Table 1 provides a summary of select household and personal characteristics for the final sample used for estimation. The analysis reveals a slightly higher proportion of females and individuals aged over 50 years in the sample. At the household level, about 80 percent of the households have either one or two adults, with nearly 56 percent of the households reporting having no children. The focus on employed individuals and the San Francisco Bay area appears to result in a substantial proportion of high income (>$100,000 per year) households. The table also shows sample statistics for non-work activity participation by time period and associated travel mileage. Mileage statistics are reported for the subsample that actually participated in a non-work activity within any specified time period. It should be noted that the sample shares of the chosen alternatives do not add up to 100 percent because individuals can participate in more than one activity, and in more than one time period, in a day. The descriptive statistics suggest that there is a higher inclination to undertake non-work activities after work (during work to home and after work tours) than before work. As described in earlier literature (11, 29), trip chaining on the way from work to home is more prevalent than trip chaining on the way to work from home. As expected, the average mileage for the non-auto alternative is lower than for auto alternatives. Also, non-work related travel mileage is lower in the context of home-to-work and work-to-home tours; this finding is consistent with the notion that non-work stops made on the way to or from work are likely to constitute minor deviations from the home [pic] work axis (path). It should be noted that only the additional mileage that can be clearly attributed to the non-work activity or stop is included in the computations of mileage in this table.

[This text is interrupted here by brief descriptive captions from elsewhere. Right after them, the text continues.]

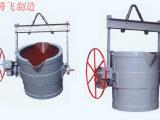 铝水浇包,湖北武穴腾飞专业生产铝水浇包,品质过硬!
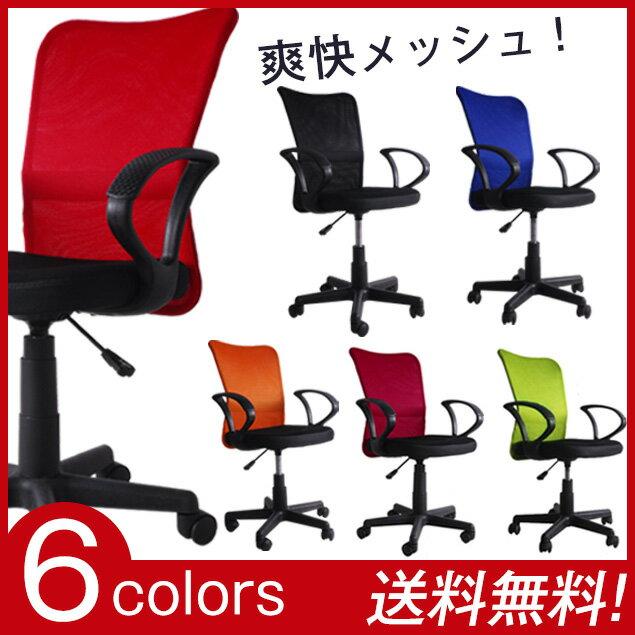 オフィスチェア オフィスチェアー メッシュ ハイバック デスクチェア コンパクト パソコンチェア ワークチェア 昇降機能 PCチェア OAチェア 4色から選べる パソコンチェアー メッシュチェアー オフィスチェア オフィス 回転チェア チェアー いす 椅子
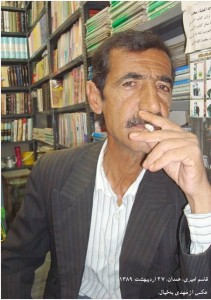 قاسم امیری (شاعر کتاب عمر، ماهور، ارغوان).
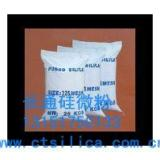 供应2500-6000目超细硅微粉石英粉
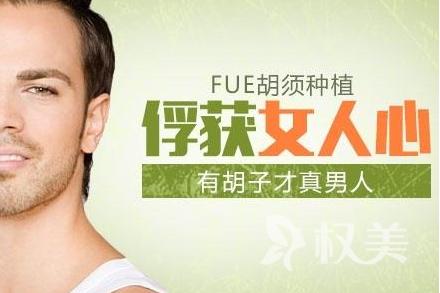 【胡须种植】单体毛囊培植再生技术/无痛无痕植发技术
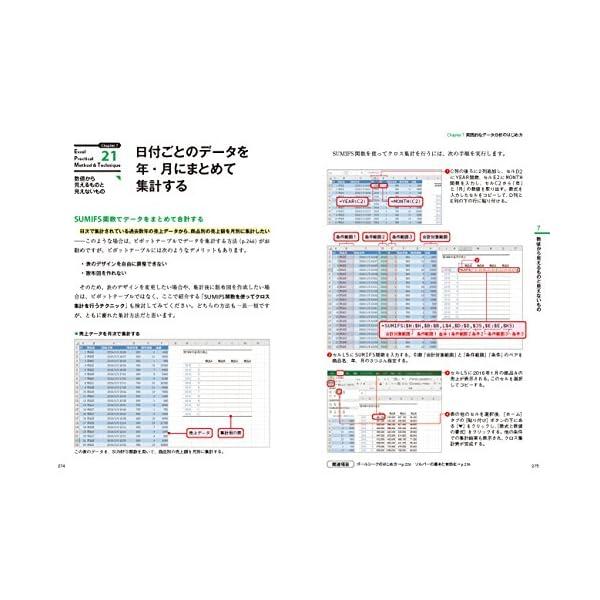 Excel 最強の教科書[完全版]――すぐに...の紹介画像23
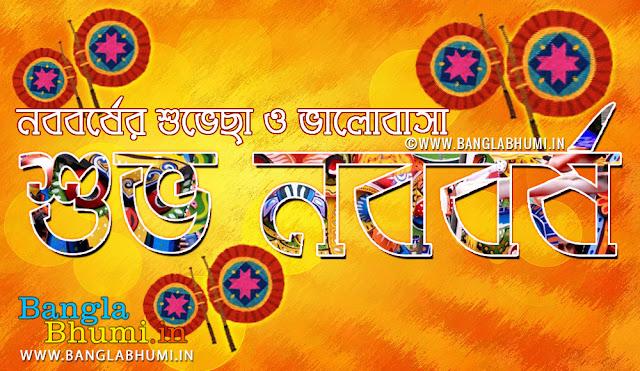 Free Download Noboborsho Bangla Wallpaper - Poila Baisakh Bangla Wallpaper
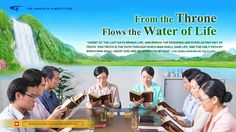 Find a Church With the Holy Spirit's Work Tao, Life Trailer, Trailer Peliculas, Religion, Water Life, Believe In God, Knowing God, Kirchen, Holy Spirit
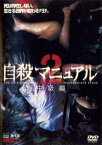 自殺マニュアル 2 中級篇【邦画 ホラー 中古 DVD】メール便可 レンタル落ち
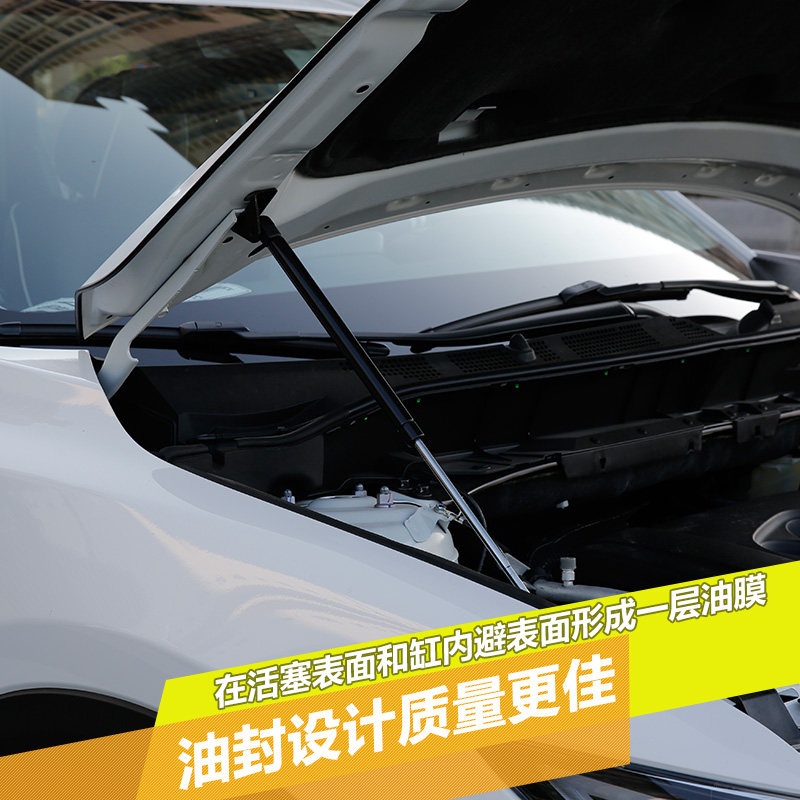 The second generation Mazda cx-5 engine cover support rod 17 CX5 automobile engine cover hydraulic rod modification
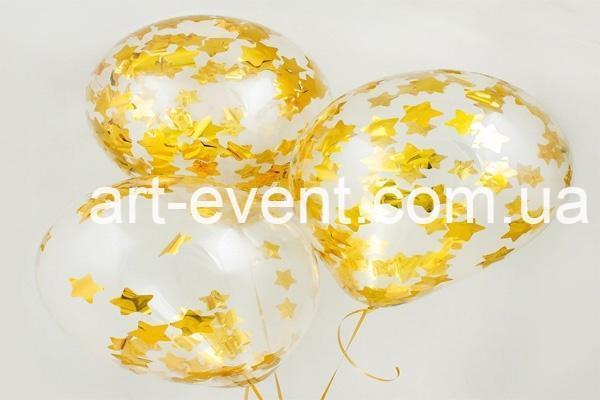 Гелиевые шарики с конфетти зведочками_01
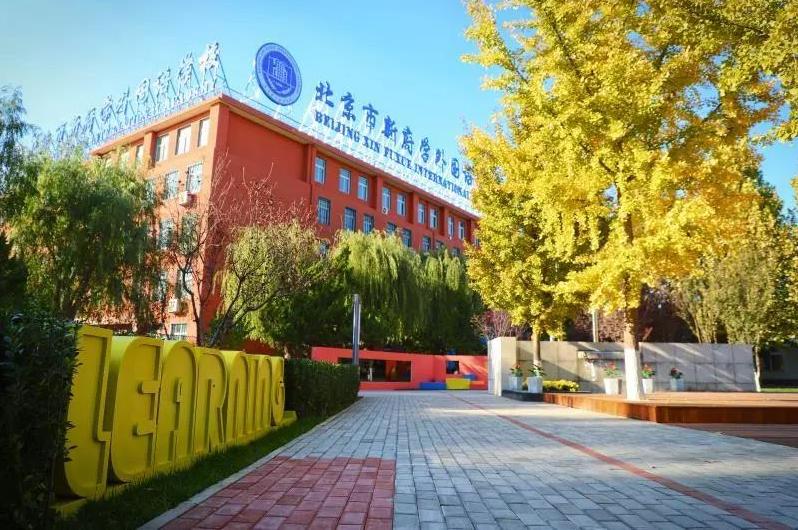 北京新府学外国语学校怎么样,北京新府学外国语学校简介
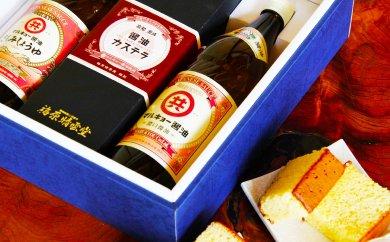 AG003-2 大人気醤油かすてらと老舗醸造蔵お勧め醤油2本セット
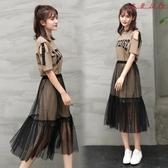 Pr 女裝裝連身裙韓版顯瘦網紗兩件套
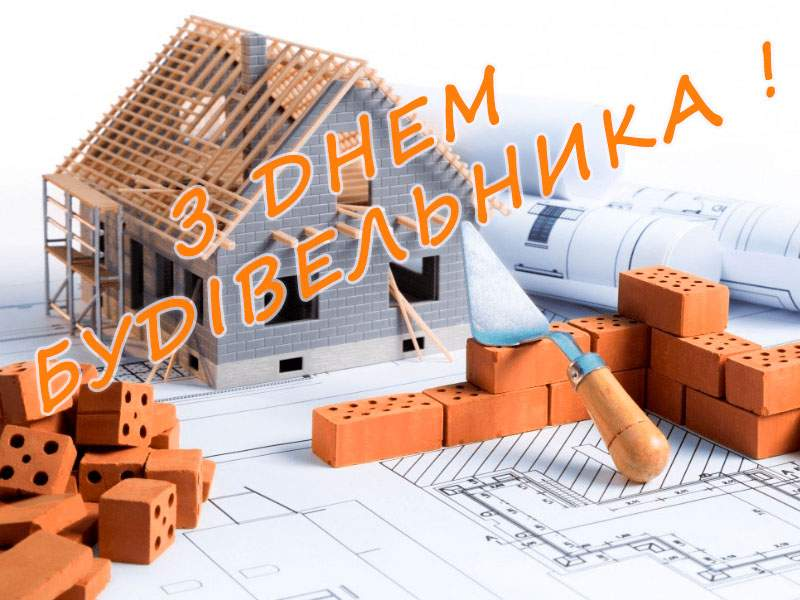 Картинки з Днем будівельника 2021
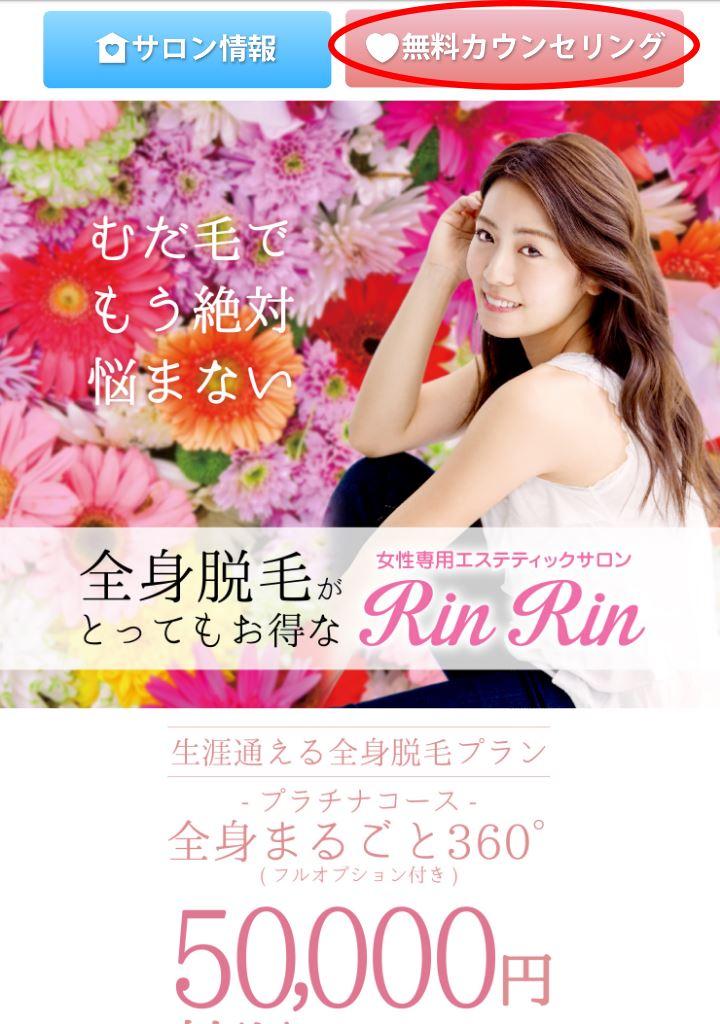 RinRin公式HP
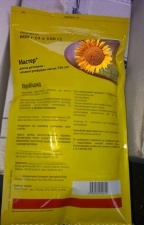 Мастер®, этаметсульфурон-метил, 750 г/кг, ПАВ, стимулятор роста на подсолнечник (гектарная норма)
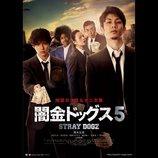青木玄徳&山田裕貴の容赦ない取り立てシーンも 『闇金ドッグス5』予告映像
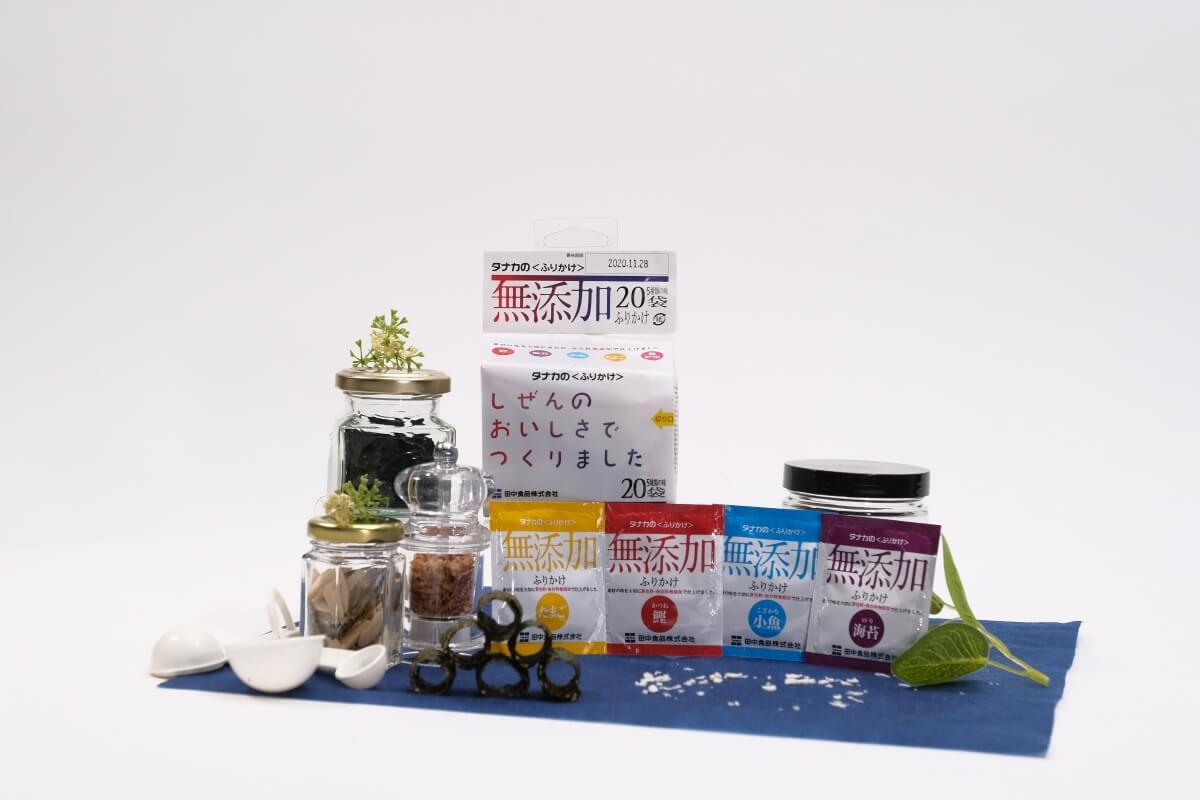 natural food packaging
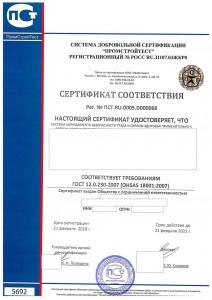 Сертификат OHSAS 18001)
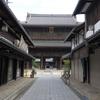夏旅Vol.7 長浜の街並み 大通寺参道から豊公園へ
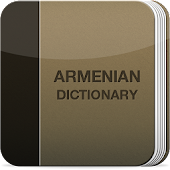Armenian Dictionary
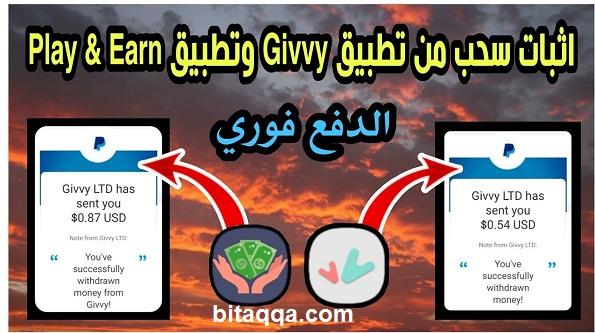 شرح تطبيق Givvy افضل تطبيق لربح المال من الانترنت مع اثبات السحب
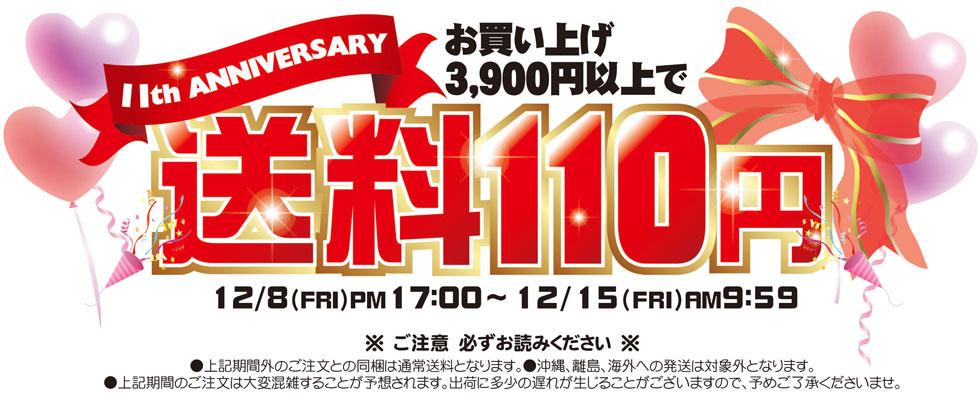 12月8日17時から12月15日9時59分までお買い上げ3,900円以上で送料110円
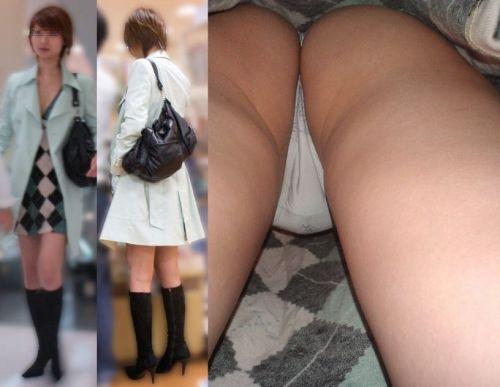 【盗撮画像】ベージュのストッキング履いたOLのスカートを逆さ撮りしたったwww No.34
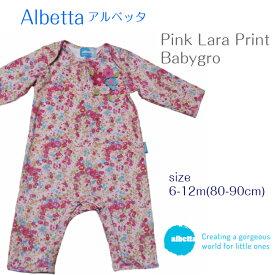 b13162beb5cb1 Albetta ピンクララ ロンパース Pink Lara Print 花 ◇ フリル ピンク ガーリー 出産祝い 新生児 女の子 60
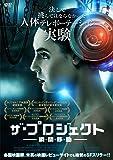 ザ・プロジェクト 瞬・間・移・動 [DVD]
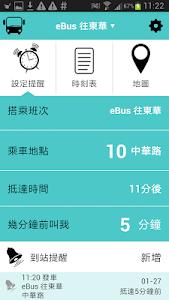 東華校車 screenshot 2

4. Model ESTIMATION Results
This section presents detailed description of the model estimation results. A variety of explanatory variables were considered in the model specification including individual socio-demographics, household socio-demographics, work-related characteristics, mobility and situational characteristics, and household location characteristics. Work-related characteristics captured the nature of work schedules and the flexibility associated with the schedules. The mobility and situational variables captured information on habitual (usual) travel undertaken by the individual (during the past week) and information about the specific trip. Household location variables captured the effect of urban area size, but in the absence of geocoded household location information, it was not possible to append a richer set of built environment attributes.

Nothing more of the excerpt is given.